Scoring Open Source Contributors in the Age of AI Slop
Finding Good Eggs
The Problem
In December 2025, a GitHub community discussion titled “Ability to disable pull requests” went from niche feature request to rallying cry. Maintainers of azure-sdk, nixpkgs, homebrew-cask, and dozens of other projects described a new burden: waves of pull requests that looked plausible at first glance but fell apart under review. Hallucinated APIs, test suites that passed only because the tests themselves were rewritten. An Azure Core maintainer put it plainly: “The review trust model is broken.”
AI coding agents had crossed from demo to commodity. Generating a pull request against a popular project now takes seconds. Jeff Geerling, who maintains more than 300 Ansible projects, documented the flood and compared it to the crypto bubble: the cost of entry collapsed, but the cost of evaluation didn’t. Daniel Stenberg killed curl’s bug bounty after the confirmation rate collapsed from roughly one in seven to fewer than one in twenty.
These same tools have also made legitimate contributors more productive. Not every AI-assisted PR is junk, and lower barriers to entry bring in people who have real contributions to make. The problem is that review cost didn’t scale down with submission cost.
The pattern is consistent across ecosystems. In our own research across dozens of major AI/ML repositories, acceptance rates dropped while AI-related PR mentions surged. A maintainer who used to receive five PRs a week now receives thirty. Even if the same five good ones are in there, finding them takes six times longer.
Most of the low-quality contributions aren’t malicious, just shallow. A fix that works for the exact case in the bug report but breaks the invariant it was supposed to maintain. A refactoring that applies a pattern from one codebase without understanding why the target does things differently. Code that passes the test suite because the tests don’t cover the edge cases the maintainer knows about. Plenty of AI-assisted PRs are solid work, but maintainers can’t tell which are which without spending the same review time on each one. The traditional open-source on-ramp (start small, build trust, take on more) depends on maintainers being willing to look at contributions from unknowns. When the cost of looking goes up enough, that on-ramp closes. That’s the AI slop problem.
○ ○ ○ ○ ○
__WRITTEN INSTRUCTION A__. According to the article on AI slop, how many Ansible projects does Jeff Geerling maintain?
__WRITTEN INSTRUCTION B__. In one to three sentences, use the article on AI slop to explain why the usual open-source on-ramp for new contributors closes.
__WRITTEN INSTRUCTION C__. Duplicate the part of the article on AI slop from "AI coding agents" to "one in twenty.".

__Entries on spatial positioning__.
○ ○ ○ ○ ○
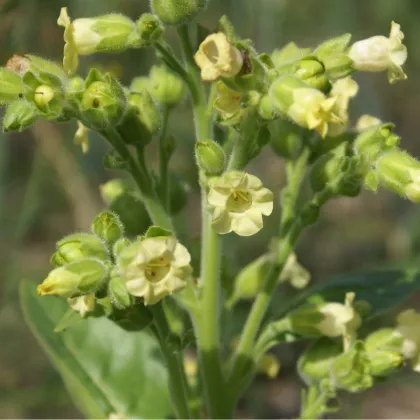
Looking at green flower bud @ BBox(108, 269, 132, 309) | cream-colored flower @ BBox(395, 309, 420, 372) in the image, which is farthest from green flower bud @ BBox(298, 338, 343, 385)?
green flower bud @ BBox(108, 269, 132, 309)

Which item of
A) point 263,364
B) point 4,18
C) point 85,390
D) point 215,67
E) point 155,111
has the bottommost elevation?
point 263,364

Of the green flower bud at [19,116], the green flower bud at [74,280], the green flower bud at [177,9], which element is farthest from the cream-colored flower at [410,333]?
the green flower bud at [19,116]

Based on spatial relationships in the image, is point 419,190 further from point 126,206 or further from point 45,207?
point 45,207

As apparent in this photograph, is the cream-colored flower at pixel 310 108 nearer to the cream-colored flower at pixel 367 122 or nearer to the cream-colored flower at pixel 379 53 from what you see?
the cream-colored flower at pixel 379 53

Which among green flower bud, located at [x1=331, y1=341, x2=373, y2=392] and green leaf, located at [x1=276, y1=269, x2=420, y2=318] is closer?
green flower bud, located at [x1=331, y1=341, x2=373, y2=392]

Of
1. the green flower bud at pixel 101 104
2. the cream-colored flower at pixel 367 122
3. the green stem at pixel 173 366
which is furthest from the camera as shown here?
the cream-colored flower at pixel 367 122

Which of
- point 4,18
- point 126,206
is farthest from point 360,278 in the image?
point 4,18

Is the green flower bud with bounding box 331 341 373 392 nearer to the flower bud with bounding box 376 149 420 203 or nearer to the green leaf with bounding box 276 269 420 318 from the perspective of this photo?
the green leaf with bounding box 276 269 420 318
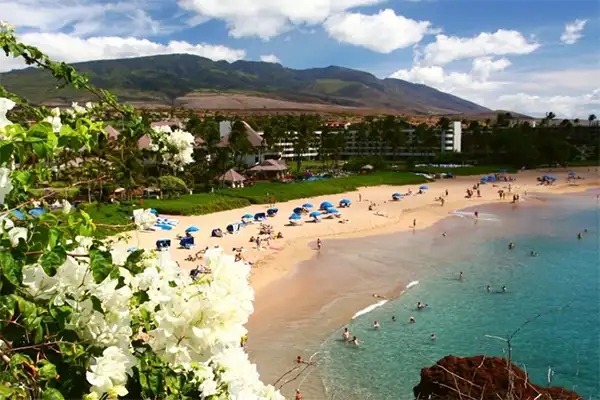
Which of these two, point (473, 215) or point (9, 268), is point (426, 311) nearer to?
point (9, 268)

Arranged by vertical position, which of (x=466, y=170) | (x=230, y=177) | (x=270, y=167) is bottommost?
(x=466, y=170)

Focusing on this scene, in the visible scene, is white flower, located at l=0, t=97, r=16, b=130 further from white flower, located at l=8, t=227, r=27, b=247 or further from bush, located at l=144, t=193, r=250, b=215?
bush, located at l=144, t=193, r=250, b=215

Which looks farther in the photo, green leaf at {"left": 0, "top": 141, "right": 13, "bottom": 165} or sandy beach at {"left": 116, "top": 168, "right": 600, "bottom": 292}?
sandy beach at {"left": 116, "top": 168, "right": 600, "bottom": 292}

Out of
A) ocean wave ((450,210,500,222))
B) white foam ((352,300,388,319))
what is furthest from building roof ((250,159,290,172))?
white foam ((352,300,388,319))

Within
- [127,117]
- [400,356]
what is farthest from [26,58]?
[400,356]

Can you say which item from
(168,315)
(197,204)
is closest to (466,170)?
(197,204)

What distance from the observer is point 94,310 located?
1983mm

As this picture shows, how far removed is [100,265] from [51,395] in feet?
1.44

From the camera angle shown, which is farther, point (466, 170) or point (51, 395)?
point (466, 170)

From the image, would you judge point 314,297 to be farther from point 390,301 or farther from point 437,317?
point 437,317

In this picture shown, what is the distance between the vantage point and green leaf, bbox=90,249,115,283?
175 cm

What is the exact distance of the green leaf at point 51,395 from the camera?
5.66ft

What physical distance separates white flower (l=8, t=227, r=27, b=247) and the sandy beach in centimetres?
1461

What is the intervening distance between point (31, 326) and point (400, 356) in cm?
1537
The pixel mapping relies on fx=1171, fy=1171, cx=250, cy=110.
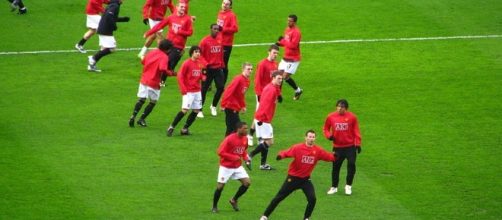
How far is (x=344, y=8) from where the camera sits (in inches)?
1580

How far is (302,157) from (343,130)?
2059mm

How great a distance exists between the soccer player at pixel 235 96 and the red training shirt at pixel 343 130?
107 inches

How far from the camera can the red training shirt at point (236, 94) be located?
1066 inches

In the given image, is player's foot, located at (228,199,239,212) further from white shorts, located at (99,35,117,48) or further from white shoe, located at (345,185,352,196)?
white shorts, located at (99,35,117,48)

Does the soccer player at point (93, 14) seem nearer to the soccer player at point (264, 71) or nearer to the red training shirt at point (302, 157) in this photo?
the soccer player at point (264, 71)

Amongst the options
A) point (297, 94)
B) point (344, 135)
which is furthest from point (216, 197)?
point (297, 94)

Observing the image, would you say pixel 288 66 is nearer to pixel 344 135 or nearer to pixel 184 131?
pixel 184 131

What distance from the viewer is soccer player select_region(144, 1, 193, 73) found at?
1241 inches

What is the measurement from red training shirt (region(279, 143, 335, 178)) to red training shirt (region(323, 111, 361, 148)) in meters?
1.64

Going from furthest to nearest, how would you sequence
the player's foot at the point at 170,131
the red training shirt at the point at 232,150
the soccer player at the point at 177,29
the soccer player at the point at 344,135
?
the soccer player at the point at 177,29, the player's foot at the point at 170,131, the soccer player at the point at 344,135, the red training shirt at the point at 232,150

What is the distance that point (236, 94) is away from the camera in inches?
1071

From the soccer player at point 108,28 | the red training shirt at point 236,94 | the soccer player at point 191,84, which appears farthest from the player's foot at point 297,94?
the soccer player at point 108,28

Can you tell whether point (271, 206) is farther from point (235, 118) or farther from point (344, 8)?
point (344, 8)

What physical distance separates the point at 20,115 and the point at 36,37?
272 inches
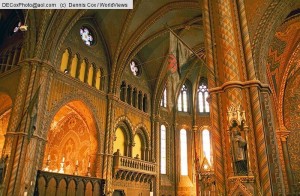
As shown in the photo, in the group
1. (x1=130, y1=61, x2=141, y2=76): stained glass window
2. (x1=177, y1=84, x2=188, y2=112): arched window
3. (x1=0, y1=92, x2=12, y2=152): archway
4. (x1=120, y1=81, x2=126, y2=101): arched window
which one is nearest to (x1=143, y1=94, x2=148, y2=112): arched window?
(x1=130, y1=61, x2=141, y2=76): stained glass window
○ ○ ○ ○ ○
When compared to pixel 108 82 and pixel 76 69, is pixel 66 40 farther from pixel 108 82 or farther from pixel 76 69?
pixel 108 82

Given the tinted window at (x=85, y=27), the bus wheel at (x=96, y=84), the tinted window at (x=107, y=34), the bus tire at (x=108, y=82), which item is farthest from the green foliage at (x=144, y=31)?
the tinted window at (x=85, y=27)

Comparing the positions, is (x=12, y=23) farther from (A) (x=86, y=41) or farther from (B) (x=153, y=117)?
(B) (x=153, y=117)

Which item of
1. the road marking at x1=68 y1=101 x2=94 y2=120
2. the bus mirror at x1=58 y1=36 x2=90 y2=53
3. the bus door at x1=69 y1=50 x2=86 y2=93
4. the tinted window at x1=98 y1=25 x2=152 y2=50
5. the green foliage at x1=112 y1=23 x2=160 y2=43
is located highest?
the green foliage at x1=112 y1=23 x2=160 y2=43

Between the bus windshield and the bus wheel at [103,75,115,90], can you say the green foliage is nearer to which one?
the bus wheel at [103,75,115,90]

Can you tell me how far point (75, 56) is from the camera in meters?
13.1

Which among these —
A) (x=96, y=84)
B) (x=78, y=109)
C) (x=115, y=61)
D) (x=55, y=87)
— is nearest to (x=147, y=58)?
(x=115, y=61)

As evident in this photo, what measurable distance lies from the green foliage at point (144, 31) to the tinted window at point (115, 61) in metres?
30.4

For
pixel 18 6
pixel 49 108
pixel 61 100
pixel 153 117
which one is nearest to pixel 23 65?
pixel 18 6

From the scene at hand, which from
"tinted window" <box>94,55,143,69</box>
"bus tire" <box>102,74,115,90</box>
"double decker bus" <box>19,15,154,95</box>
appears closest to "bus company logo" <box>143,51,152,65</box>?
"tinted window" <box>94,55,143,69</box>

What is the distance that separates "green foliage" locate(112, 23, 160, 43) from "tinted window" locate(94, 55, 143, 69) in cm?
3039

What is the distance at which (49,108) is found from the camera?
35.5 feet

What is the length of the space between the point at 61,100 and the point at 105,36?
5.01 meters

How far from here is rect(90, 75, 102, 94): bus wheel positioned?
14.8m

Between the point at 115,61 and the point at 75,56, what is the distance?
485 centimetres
○ ○ ○ ○ ○
__FINISHED ANSWER A__. More than 300.

__FINISHED ANSWER B__. The on-ramp depends on maintainers being willing to look at contributions from unknown people. When the cost of looking rises high enough, as it does when maintainers must spend the same review time on every plausible-looking PR, maintainers stop doing that and the on-ramp closes.

__FINISHED ANSWER C__.
AI coding agents had crossed from demo to commodity. Generating a pull request against a popular project now takes seconds. Jeff Geerling, who maintains more than 300 Ansible projects, documented the flood and compared it to the crypto bubble: the cost of entry collapsed, but the cost of evaluation didn’t. Daniel Stenberg killed curl’s bug bounty after the confirmation rate collapsed from roughly one in seven to fewer than one in twenty.